= Lactorates =

Ancient people of Aquitania

The Lactorates were a people of Aquitania centred on Lactora (present-day Lectoure in the Gers). Their name is recorded only in sources of the Roman imperial period. Whether they formed a distinct people before the Roman conquest is debated. They are absent from Caesar's account of the conquest of Aquitania, possibly because they had long been allies of Rome.

== Name ==
The people take their name from their town, Lactora, on the same pattern as the Elusates from Elusa. In the list of Aquitanian peoples given by Pliny the manuscripts read Latusates. Paul-Marie Duval held this to be a corruption of Lactorates and judged the reading preferable. Jean-Pierre Bost rejected the equation and read the form instead as a corruption of Tarusates, a people named by Caesar but otherwise missing from Pliny, noting that Tarusates, Latusates and Lactorates are close in both form and location. The existence of a separate people Latusates is in any case doubtful, the name yielding either to the Tarusates or to the Lactorates.
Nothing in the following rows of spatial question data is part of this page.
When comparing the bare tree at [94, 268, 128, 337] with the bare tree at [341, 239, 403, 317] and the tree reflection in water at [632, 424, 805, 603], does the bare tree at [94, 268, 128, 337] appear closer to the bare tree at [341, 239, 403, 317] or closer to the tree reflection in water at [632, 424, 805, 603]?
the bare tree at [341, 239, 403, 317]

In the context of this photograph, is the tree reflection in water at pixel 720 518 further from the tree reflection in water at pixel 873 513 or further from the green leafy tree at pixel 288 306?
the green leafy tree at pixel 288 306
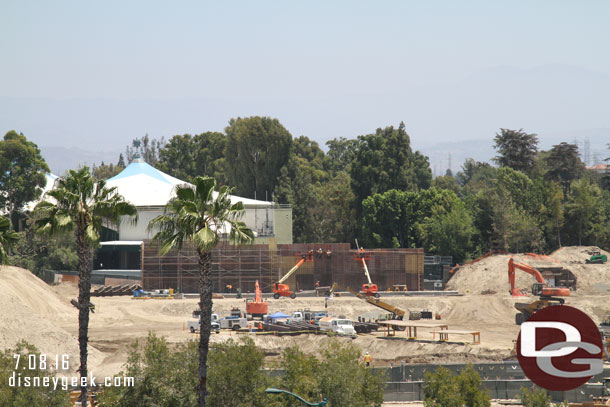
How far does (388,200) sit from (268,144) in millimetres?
32112

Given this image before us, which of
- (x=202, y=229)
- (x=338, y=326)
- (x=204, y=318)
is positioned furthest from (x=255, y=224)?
(x=202, y=229)

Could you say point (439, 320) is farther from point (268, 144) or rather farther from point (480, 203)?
point (268, 144)

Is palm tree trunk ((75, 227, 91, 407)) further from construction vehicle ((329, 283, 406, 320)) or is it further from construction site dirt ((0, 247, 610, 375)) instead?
construction vehicle ((329, 283, 406, 320))

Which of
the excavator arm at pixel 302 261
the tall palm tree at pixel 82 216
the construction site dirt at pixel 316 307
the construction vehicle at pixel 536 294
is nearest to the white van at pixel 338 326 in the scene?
the construction site dirt at pixel 316 307

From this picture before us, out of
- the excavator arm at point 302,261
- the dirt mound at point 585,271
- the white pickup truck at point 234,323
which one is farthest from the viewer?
the excavator arm at point 302,261

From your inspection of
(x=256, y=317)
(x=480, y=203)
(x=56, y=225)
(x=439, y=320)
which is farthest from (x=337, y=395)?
(x=480, y=203)

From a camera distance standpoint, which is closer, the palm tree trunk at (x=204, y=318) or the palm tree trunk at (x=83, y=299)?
the palm tree trunk at (x=204, y=318)

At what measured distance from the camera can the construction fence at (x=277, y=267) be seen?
97938 millimetres

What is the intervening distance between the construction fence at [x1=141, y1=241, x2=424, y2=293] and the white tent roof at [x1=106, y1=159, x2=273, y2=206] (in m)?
14.0

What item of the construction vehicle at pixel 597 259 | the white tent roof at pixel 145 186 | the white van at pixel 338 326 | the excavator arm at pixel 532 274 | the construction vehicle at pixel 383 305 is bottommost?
the white van at pixel 338 326

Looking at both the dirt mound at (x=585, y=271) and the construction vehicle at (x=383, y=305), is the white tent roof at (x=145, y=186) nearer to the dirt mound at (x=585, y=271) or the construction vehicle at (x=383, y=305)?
the construction vehicle at (x=383, y=305)

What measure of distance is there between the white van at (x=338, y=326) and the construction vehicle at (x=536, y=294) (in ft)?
51.4

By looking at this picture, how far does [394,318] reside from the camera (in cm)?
8125

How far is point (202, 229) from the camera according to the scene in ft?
104
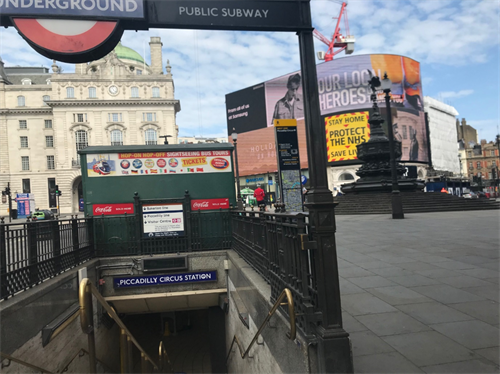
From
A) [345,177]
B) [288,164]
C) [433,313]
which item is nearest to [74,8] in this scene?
[433,313]

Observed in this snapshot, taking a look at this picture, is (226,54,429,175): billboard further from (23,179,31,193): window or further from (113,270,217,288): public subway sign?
(113,270,217,288): public subway sign

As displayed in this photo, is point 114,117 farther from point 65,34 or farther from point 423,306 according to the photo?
point 423,306

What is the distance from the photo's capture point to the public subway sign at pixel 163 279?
8.68m

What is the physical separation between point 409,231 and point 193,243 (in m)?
6.67

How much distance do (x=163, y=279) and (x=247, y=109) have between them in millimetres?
69318

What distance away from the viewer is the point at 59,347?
585cm

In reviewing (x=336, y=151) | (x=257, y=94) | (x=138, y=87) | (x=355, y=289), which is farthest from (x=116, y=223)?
(x=257, y=94)

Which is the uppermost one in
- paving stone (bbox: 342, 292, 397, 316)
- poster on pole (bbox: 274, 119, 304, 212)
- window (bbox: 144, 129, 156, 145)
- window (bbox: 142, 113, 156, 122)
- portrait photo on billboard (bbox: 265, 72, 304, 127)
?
portrait photo on billboard (bbox: 265, 72, 304, 127)

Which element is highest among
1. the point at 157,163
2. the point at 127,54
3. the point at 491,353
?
the point at 127,54

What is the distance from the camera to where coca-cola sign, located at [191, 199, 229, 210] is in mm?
9234

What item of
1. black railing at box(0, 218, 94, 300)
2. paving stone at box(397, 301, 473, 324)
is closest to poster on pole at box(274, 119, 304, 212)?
paving stone at box(397, 301, 473, 324)

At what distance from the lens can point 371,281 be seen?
19.2ft

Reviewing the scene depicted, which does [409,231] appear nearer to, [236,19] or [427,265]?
[427,265]

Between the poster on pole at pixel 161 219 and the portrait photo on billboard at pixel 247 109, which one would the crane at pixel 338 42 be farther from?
the poster on pole at pixel 161 219
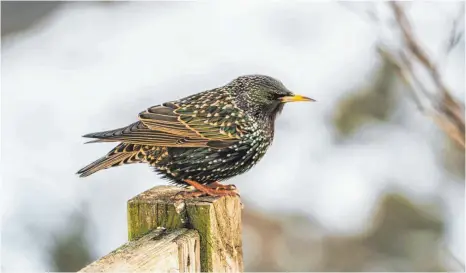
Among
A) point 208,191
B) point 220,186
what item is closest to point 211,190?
point 208,191

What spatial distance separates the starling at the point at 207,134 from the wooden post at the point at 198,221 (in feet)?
2.08

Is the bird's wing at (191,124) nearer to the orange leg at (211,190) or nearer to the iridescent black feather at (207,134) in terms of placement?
the iridescent black feather at (207,134)

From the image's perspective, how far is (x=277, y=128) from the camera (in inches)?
301

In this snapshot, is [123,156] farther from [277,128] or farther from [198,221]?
[277,128]

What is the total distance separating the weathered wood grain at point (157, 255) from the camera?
93.0 inches

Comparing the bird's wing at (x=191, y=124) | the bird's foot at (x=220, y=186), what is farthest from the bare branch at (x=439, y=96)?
the bird's wing at (x=191, y=124)

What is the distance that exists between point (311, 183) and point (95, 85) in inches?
109

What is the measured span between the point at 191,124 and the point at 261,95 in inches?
12.1

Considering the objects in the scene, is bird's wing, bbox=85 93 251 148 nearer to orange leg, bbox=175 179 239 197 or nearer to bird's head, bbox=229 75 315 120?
bird's head, bbox=229 75 315 120

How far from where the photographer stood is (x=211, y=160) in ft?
11.9

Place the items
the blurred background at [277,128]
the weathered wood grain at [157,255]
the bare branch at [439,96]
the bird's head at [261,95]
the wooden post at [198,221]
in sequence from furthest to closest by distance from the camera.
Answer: the blurred background at [277,128] → the bird's head at [261,95] → the wooden post at [198,221] → the bare branch at [439,96] → the weathered wood grain at [157,255]

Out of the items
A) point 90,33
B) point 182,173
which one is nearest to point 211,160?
point 182,173

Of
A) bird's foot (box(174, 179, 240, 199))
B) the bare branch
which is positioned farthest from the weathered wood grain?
the bare branch

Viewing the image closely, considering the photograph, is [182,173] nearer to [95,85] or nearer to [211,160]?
[211,160]
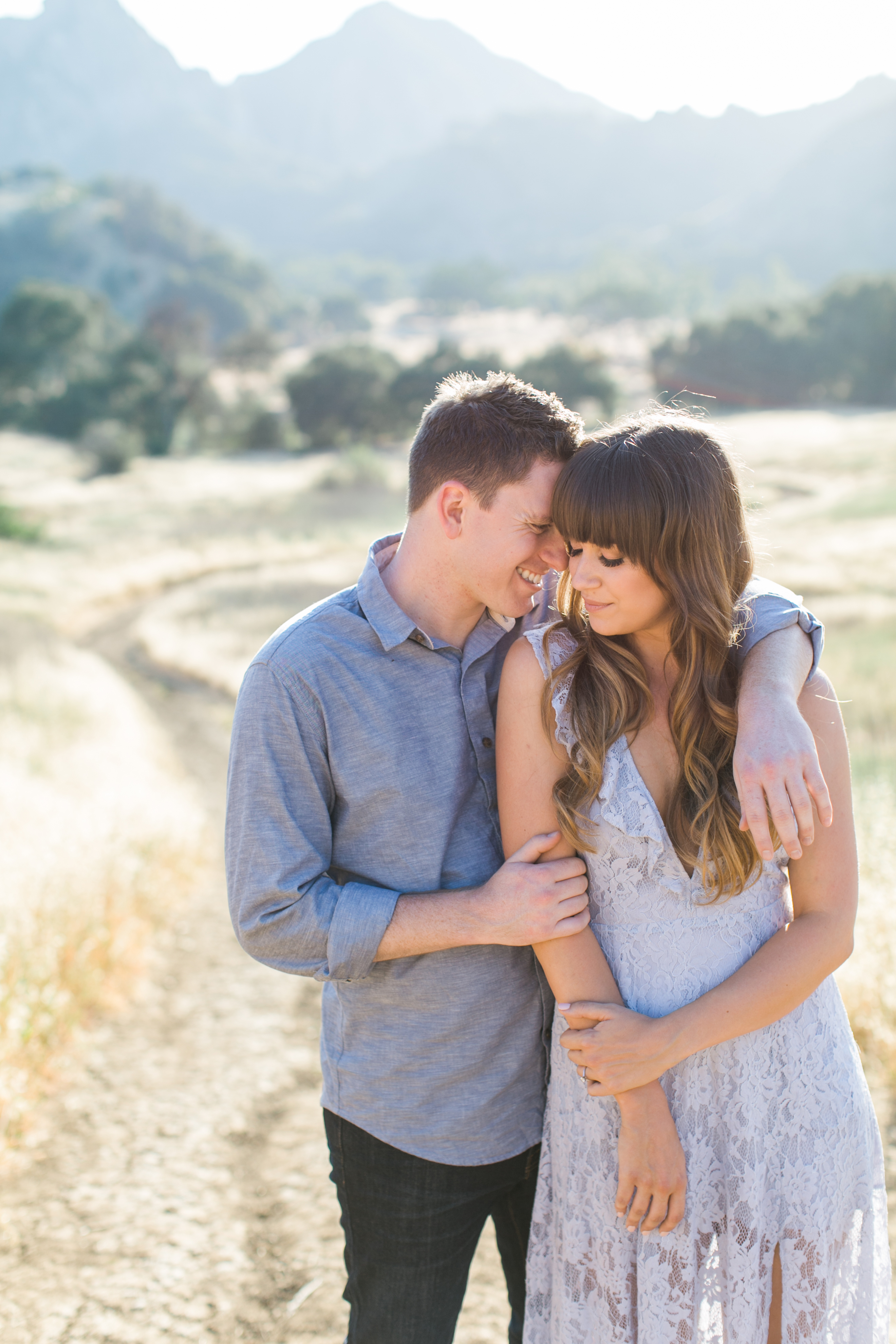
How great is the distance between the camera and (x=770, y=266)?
128 m

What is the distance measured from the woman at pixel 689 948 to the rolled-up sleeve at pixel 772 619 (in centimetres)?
9

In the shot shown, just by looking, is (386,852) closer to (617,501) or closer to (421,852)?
(421,852)

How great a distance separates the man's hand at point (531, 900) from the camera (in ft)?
6.66

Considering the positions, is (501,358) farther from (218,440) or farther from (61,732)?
(61,732)

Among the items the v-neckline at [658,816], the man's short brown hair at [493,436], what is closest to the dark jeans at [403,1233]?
the v-neckline at [658,816]

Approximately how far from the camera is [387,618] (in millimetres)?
2270

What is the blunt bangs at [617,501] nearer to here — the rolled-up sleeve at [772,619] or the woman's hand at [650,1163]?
the rolled-up sleeve at [772,619]

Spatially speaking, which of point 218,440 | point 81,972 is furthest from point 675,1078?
point 218,440

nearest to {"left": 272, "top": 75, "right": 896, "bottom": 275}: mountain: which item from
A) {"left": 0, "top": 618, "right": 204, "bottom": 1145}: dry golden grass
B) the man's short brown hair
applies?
{"left": 0, "top": 618, "right": 204, "bottom": 1145}: dry golden grass

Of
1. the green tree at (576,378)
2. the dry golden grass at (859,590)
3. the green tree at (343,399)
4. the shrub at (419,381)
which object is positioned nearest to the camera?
the dry golden grass at (859,590)

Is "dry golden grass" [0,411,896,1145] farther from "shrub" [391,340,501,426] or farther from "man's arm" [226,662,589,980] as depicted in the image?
"shrub" [391,340,501,426]

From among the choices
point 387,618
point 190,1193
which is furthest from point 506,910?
point 190,1193

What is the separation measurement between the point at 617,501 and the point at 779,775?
664mm

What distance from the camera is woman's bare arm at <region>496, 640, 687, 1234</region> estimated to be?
82.8 inches
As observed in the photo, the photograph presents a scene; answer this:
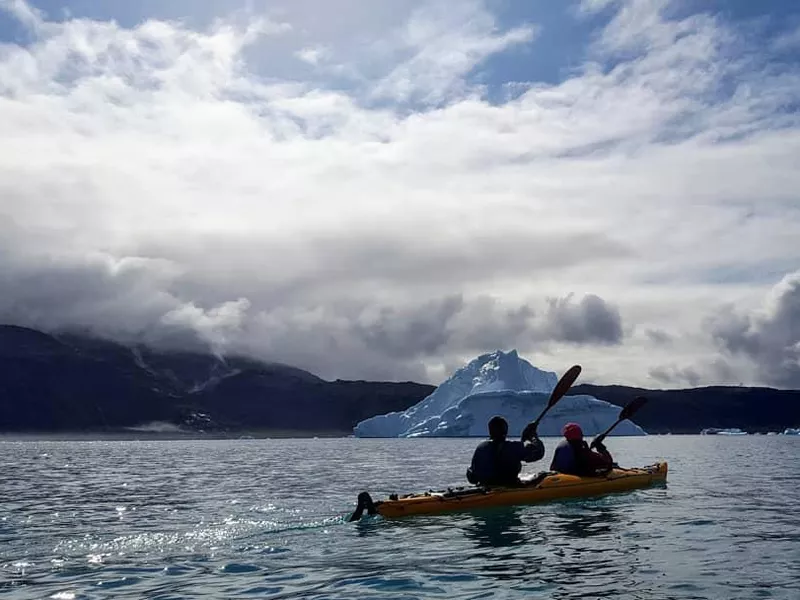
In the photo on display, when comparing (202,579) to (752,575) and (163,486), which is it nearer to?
(752,575)

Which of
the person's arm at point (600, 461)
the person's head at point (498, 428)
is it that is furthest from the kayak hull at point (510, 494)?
the person's head at point (498, 428)

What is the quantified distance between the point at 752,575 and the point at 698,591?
1.48 metres

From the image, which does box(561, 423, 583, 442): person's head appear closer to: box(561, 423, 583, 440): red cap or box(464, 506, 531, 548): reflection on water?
box(561, 423, 583, 440): red cap

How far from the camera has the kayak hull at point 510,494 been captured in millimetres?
16266

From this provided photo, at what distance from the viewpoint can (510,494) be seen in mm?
17531

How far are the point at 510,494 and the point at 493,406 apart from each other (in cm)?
10605

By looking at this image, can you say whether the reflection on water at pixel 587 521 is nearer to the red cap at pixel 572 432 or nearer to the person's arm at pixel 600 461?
the person's arm at pixel 600 461

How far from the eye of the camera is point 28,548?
13.4m

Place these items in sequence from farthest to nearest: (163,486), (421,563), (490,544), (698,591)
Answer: (163,486) < (490,544) < (421,563) < (698,591)

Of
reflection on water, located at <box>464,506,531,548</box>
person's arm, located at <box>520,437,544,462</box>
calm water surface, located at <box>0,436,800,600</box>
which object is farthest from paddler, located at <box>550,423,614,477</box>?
reflection on water, located at <box>464,506,531,548</box>

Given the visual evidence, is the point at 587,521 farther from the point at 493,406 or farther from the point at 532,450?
the point at 493,406

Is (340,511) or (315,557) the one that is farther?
(340,511)

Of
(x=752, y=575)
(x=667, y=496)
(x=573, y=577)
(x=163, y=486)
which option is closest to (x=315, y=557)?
(x=573, y=577)

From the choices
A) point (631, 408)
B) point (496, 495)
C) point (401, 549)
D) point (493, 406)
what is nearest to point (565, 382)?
point (631, 408)
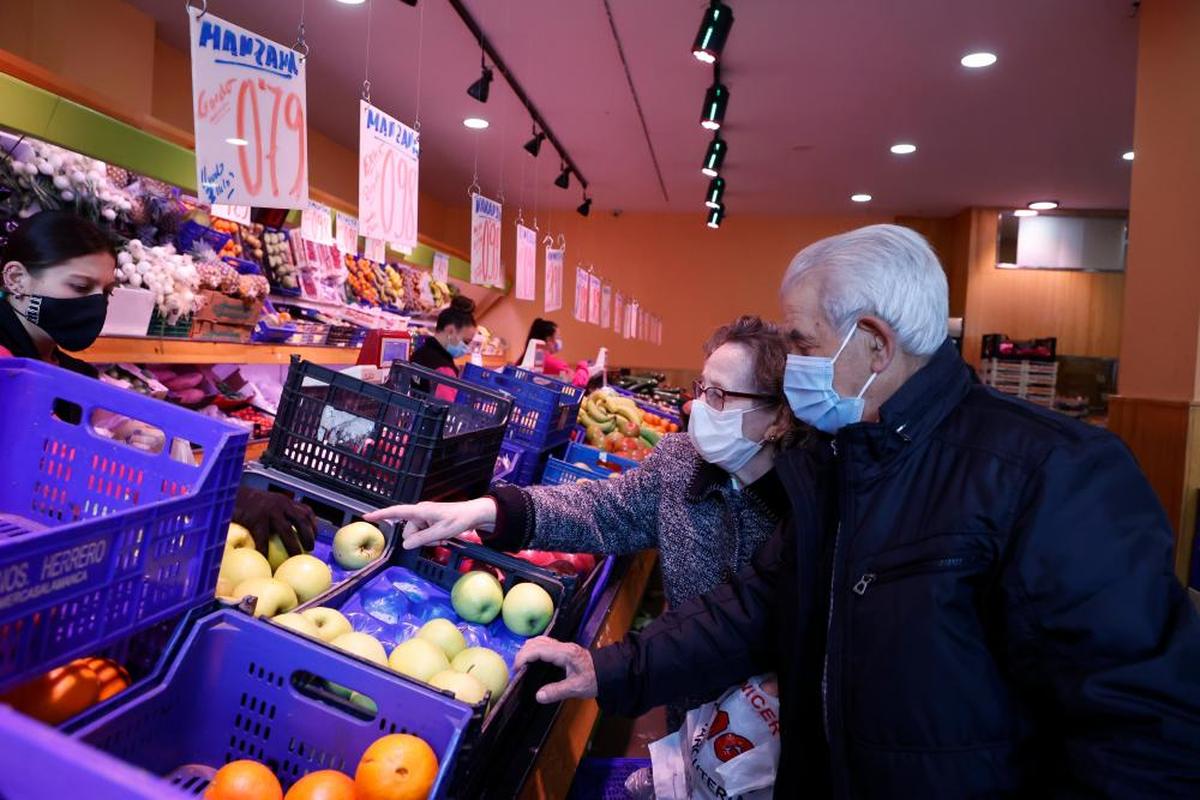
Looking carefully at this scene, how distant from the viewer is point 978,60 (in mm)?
5957

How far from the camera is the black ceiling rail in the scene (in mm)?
5586

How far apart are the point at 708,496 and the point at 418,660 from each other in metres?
0.91

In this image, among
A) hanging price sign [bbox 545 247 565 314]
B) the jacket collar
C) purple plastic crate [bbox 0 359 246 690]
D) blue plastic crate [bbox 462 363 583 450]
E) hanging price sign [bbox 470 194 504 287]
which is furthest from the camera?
hanging price sign [bbox 545 247 565 314]

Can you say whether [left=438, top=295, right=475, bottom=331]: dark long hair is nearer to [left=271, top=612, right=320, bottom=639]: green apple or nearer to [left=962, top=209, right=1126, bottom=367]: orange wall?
[left=271, top=612, right=320, bottom=639]: green apple

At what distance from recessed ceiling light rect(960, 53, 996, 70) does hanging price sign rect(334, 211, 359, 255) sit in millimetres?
4919

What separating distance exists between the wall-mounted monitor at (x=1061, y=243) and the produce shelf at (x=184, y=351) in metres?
9.67

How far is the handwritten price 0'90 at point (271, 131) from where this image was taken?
7.56 feet

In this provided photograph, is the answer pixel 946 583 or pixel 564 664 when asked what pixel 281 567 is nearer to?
pixel 564 664

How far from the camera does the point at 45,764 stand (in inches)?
23.1

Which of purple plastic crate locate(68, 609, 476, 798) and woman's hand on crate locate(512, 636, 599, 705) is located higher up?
purple plastic crate locate(68, 609, 476, 798)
Outside the evidence of the imperial period, the name has been recovered only by conjecture. By restoring Laktôras for the transmitted Iontôras in a passage of Diodorus Siculus, Otto Hirschfeld and G. Zippel placed the Lactorates already in Aquitania in the 2nd century BC, a reading afterwards accepted by several scholars.

== Geography ==

The peoples of Aquitania.

Their territory lay about their chief town Lactora (modern Lectoure), in the Lectourois and Lomagne regions. It is taken to have extended north into the Condomois and to have reached the Baïse or the Osse on the west.

Lectoure is one of the principal sites of Aquitanian onomastics, with Auch and Eauze. Many of its altars are bound up with the taurobolium, a rite common in the area, and preserve a number of native Aquitanian names.

== History ==
Whether the Lactorates were a distinct people before the conquest is unsettled. Their pre-Roman standing rests on the conjectural reading of Diodorus, and on an old alliance between Rome and an Aquitanian king recorded by Caesar, a king whose descendant Piso Aquitanus fell in 55 BC fighting on the Roman side. They do not appear in Caesar's list of the peoples that submitted in 56 BC, which both Duval and Bost explain by their standing as allies of Rome.

Under the Empire, the Lactorates formed a civitas with Lactora as its seat. An inscription records a procurator of the district of Lactora, a separate fiscal circumscription based at Lectoure.